__LES CONSIGNES__.
a) D'après le passage du texte, pour quelle durée la société Lohr Industrie a-t-elle concédé à la société Modalohr le droit exclusif de vendre des wagons Modalohr ?
b) Quelles sont toutes les dates complètes (jour, mois et année) mentionnées dans le passage du texte ?

__PASSAGE DU TEXTE__.
━━━

Le 16 novembre 2000, la société Modalohr a été créée entre la société Lohr Industrie, M. Sébastien L. et M. Philippe M.

Suivant protocole d'accord du 18 décembre 2001, la société Lohr Industrie a concédé à la société Modalohr le droit exclusif de vendre des wagons Modalohr tels que décrits dans les dépôts de brevets de Lohr Industrie, pour une durée déterminée et fixe de 10 ans non renouvelable.

Le 7 juillet 2004, la société Modalohr et la société DPPM ont conclu une convention de collaboration par laquelle la première confie à la seconde une mission d'assistance dans le cadre de la commercialisation des wagons Modalohr et des systèmes au sol associés, pour une durée déterminée de 60 mois à compter de la signature.

Le 24 juin 2009, un avenant n°1 au contrat d'assistance entre Modalohr et DPPM a été signé prévoyant notamment que le contrat a été conclu en considération de la personne de M Philippe M. et de son exécution personnelle dudit contrat et qu'il expirera le 31 juillet 2016.

━━━

__EXTRAITS DE DONNÉES__.
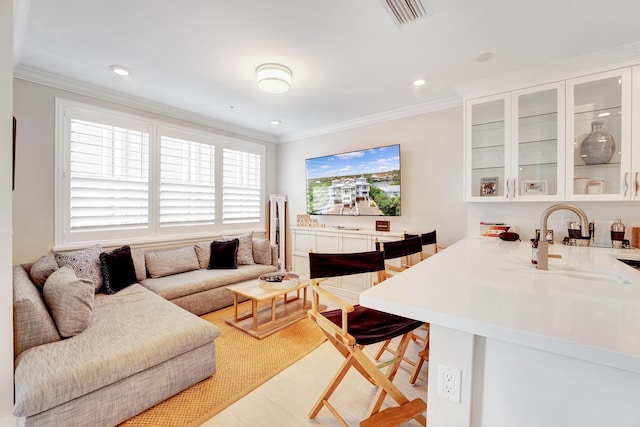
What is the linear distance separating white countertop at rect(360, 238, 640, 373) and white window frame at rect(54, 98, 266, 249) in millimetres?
3536

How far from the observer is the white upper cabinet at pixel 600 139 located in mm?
2223

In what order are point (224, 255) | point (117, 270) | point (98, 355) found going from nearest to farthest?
1. point (98, 355)
2. point (117, 270)
3. point (224, 255)

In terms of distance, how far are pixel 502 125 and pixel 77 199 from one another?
4746 millimetres

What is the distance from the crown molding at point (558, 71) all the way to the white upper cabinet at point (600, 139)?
7 cm

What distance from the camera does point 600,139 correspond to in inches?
92.0

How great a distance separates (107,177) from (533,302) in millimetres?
4132

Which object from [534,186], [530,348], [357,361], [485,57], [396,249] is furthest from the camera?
[534,186]

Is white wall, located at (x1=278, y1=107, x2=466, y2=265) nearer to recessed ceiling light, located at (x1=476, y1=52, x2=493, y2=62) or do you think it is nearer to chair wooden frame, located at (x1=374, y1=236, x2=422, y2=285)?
recessed ceiling light, located at (x1=476, y1=52, x2=493, y2=62)

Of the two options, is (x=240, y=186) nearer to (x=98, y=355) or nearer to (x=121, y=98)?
(x=121, y=98)

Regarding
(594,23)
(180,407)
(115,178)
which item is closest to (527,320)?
(180,407)

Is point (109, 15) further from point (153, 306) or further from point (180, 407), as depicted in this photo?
point (180, 407)

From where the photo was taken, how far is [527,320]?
812 millimetres

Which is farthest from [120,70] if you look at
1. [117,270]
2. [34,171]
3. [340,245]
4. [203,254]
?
[340,245]

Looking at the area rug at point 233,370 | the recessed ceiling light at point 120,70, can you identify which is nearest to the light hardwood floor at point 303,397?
the area rug at point 233,370
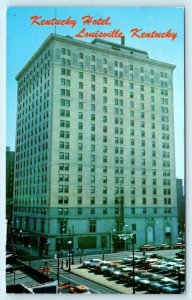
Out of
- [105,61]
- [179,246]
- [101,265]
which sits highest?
[105,61]

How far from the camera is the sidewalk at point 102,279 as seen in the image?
582 cm

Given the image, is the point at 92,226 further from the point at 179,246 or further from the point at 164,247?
the point at 179,246

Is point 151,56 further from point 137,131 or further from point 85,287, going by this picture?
point 85,287

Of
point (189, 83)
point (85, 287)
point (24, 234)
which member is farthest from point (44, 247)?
point (189, 83)

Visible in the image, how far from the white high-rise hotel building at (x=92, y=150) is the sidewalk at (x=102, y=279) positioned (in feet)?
1.56

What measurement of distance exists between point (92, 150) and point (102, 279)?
102 inches

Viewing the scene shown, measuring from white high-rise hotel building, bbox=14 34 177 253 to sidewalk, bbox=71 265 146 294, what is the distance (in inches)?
18.7

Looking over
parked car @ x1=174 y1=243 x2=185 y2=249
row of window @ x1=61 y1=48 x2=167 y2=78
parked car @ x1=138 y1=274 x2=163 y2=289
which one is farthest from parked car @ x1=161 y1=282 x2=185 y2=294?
row of window @ x1=61 y1=48 x2=167 y2=78

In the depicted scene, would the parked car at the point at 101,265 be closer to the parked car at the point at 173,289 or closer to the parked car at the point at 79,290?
the parked car at the point at 79,290

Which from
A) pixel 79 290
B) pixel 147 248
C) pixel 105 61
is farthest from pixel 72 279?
pixel 105 61

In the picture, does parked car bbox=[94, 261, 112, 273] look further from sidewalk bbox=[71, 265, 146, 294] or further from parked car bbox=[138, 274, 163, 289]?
parked car bbox=[138, 274, 163, 289]

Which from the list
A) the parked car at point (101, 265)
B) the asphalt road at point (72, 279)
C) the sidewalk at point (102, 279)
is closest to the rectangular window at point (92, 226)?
the parked car at point (101, 265)

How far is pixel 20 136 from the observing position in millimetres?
6688

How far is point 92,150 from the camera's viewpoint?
281 inches
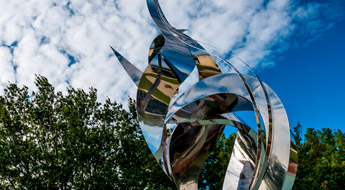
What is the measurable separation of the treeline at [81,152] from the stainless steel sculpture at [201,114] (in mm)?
5991

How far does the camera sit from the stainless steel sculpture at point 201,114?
185 inches

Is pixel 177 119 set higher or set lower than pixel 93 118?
lower

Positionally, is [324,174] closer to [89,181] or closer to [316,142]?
[316,142]

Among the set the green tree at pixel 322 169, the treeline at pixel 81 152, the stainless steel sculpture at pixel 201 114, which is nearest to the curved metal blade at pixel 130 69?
the stainless steel sculpture at pixel 201 114

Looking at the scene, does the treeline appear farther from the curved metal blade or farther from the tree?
the curved metal blade

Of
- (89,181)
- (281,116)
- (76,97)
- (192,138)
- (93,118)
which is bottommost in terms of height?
(281,116)

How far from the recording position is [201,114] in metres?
6.81

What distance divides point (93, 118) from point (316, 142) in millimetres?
14893

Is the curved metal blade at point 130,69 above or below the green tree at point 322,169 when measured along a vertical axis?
above

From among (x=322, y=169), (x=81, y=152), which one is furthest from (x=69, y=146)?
(x=322, y=169)

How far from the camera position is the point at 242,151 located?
271 inches

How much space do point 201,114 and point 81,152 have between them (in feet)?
28.0

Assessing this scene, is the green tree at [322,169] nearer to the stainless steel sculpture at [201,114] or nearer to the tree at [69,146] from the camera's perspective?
the tree at [69,146]

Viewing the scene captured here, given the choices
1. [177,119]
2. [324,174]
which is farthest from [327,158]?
[177,119]
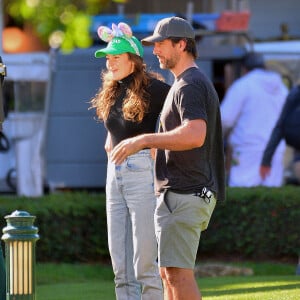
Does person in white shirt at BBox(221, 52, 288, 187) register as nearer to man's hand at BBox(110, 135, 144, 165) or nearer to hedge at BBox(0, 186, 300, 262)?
hedge at BBox(0, 186, 300, 262)

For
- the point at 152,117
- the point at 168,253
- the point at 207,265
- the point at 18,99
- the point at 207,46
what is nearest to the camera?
the point at 168,253

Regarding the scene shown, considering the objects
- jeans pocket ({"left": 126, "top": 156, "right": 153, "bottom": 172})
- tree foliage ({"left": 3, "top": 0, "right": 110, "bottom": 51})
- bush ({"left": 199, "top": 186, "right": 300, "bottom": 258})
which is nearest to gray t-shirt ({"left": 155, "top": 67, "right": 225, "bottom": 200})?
jeans pocket ({"left": 126, "top": 156, "right": 153, "bottom": 172})

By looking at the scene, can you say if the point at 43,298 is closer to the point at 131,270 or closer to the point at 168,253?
the point at 131,270

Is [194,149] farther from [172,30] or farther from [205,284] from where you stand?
[205,284]

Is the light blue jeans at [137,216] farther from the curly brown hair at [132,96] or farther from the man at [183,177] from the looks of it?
the man at [183,177]

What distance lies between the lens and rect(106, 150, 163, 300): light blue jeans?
695 centimetres

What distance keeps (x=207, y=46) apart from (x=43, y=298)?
6.15 metres

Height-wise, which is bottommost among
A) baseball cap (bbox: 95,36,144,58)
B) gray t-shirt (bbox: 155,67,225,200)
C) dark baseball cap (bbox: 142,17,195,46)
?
gray t-shirt (bbox: 155,67,225,200)

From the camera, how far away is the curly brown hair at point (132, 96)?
22.9ft

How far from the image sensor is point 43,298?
9.04 meters

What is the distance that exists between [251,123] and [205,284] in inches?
165

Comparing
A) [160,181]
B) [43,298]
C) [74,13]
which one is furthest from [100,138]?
[160,181]

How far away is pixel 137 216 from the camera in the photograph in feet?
22.8

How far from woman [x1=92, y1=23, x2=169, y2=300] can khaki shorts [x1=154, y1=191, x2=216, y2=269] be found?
807 millimetres
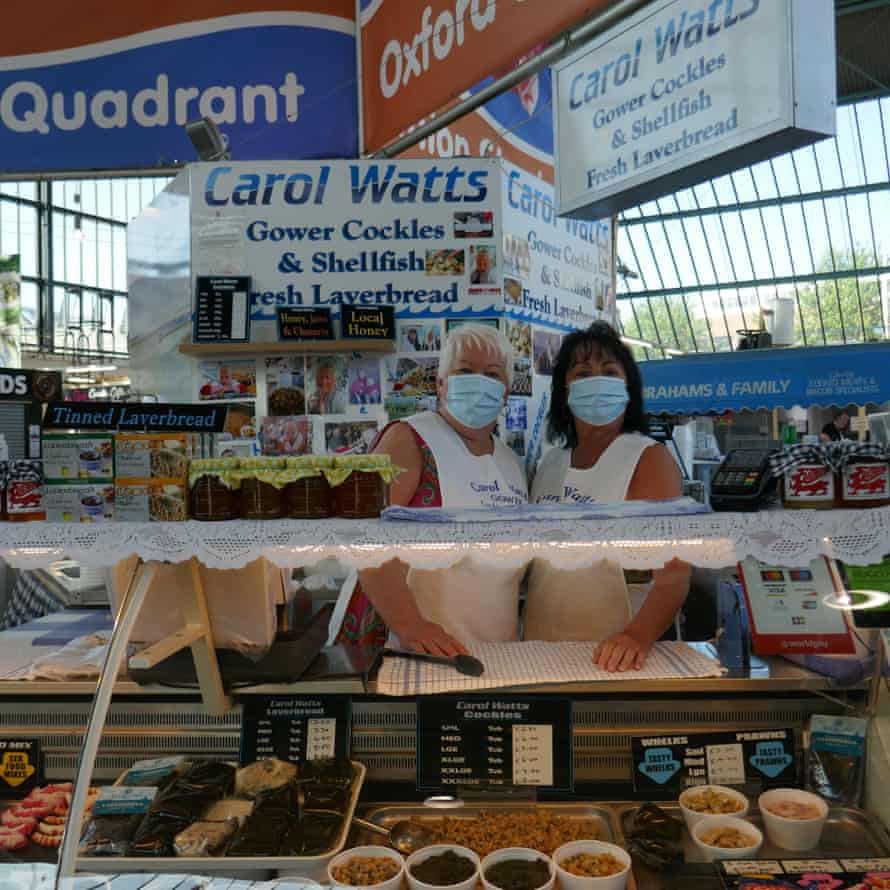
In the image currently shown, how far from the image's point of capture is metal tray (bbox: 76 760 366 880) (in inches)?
72.7

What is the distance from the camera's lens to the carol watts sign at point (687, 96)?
193 cm

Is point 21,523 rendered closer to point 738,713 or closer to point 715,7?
point 738,713

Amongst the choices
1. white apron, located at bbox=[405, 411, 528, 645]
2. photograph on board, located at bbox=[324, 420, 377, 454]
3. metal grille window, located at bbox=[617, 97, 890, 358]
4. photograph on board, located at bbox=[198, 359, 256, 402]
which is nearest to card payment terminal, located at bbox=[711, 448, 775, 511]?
white apron, located at bbox=[405, 411, 528, 645]

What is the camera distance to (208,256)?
496cm

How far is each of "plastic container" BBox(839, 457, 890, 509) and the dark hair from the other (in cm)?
119

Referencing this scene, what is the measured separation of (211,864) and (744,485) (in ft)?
4.64

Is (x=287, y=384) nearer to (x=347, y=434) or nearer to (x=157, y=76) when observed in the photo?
(x=347, y=434)

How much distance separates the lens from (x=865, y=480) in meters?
1.73

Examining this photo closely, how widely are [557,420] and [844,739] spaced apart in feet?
4.50

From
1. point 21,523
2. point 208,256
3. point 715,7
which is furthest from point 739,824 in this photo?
point 208,256

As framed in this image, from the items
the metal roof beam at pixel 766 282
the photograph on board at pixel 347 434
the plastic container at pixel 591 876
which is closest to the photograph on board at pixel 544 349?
the photograph on board at pixel 347 434

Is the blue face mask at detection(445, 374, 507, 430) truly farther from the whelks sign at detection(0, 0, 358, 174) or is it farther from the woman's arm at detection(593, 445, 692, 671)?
the whelks sign at detection(0, 0, 358, 174)

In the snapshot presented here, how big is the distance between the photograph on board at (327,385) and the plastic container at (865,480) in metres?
3.57

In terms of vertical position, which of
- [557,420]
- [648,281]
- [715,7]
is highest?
[648,281]
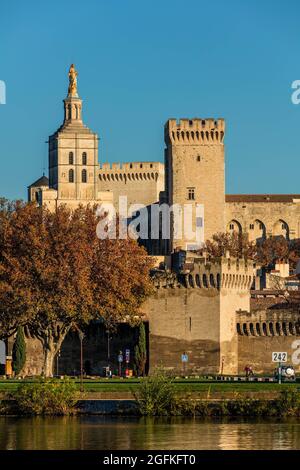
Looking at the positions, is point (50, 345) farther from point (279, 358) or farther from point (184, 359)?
point (279, 358)

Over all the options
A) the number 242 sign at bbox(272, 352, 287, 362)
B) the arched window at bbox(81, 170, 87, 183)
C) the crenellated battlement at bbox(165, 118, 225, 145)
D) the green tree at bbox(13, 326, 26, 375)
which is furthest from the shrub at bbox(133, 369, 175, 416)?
the arched window at bbox(81, 170, 87, 183)

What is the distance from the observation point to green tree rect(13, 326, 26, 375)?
10212 centimetres

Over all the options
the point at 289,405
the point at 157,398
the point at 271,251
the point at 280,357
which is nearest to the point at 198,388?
the point at 157,398

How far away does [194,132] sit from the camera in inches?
6393

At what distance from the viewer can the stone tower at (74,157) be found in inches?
7367

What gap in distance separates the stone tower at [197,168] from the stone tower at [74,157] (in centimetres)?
2487

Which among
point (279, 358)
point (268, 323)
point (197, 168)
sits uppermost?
point (197, 168)

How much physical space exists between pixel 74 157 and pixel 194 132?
28402 mm

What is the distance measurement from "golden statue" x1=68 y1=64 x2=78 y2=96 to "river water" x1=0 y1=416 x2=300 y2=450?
109178 mm

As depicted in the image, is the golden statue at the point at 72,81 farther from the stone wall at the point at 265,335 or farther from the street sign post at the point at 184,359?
the street sign post at the point at 184,359

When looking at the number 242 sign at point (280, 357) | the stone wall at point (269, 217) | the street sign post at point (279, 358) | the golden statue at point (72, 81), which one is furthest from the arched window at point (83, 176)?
the street sign post at point (279, 358)

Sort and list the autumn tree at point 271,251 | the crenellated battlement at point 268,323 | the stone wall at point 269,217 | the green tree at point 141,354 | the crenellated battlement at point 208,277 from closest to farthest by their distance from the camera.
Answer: the green tree at point 141,354 < the crenellated battlement at point 208,277 < the crenellated battlement at point 268,323 < the autumn tree at point 271,251 < the stone wall at point 269,217

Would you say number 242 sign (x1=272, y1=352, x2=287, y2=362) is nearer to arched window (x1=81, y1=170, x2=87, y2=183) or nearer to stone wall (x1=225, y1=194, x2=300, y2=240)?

━━━

__RÉPONSES FOURNIES__.
a) Pour une durée déterminée et fixe de 10 ans, non renouvelable.

b)
- 16 novembre 2000
- 18 décembre 2001
- 7 juillet 2004
- 24 juin 2009
- 31 juillet 2016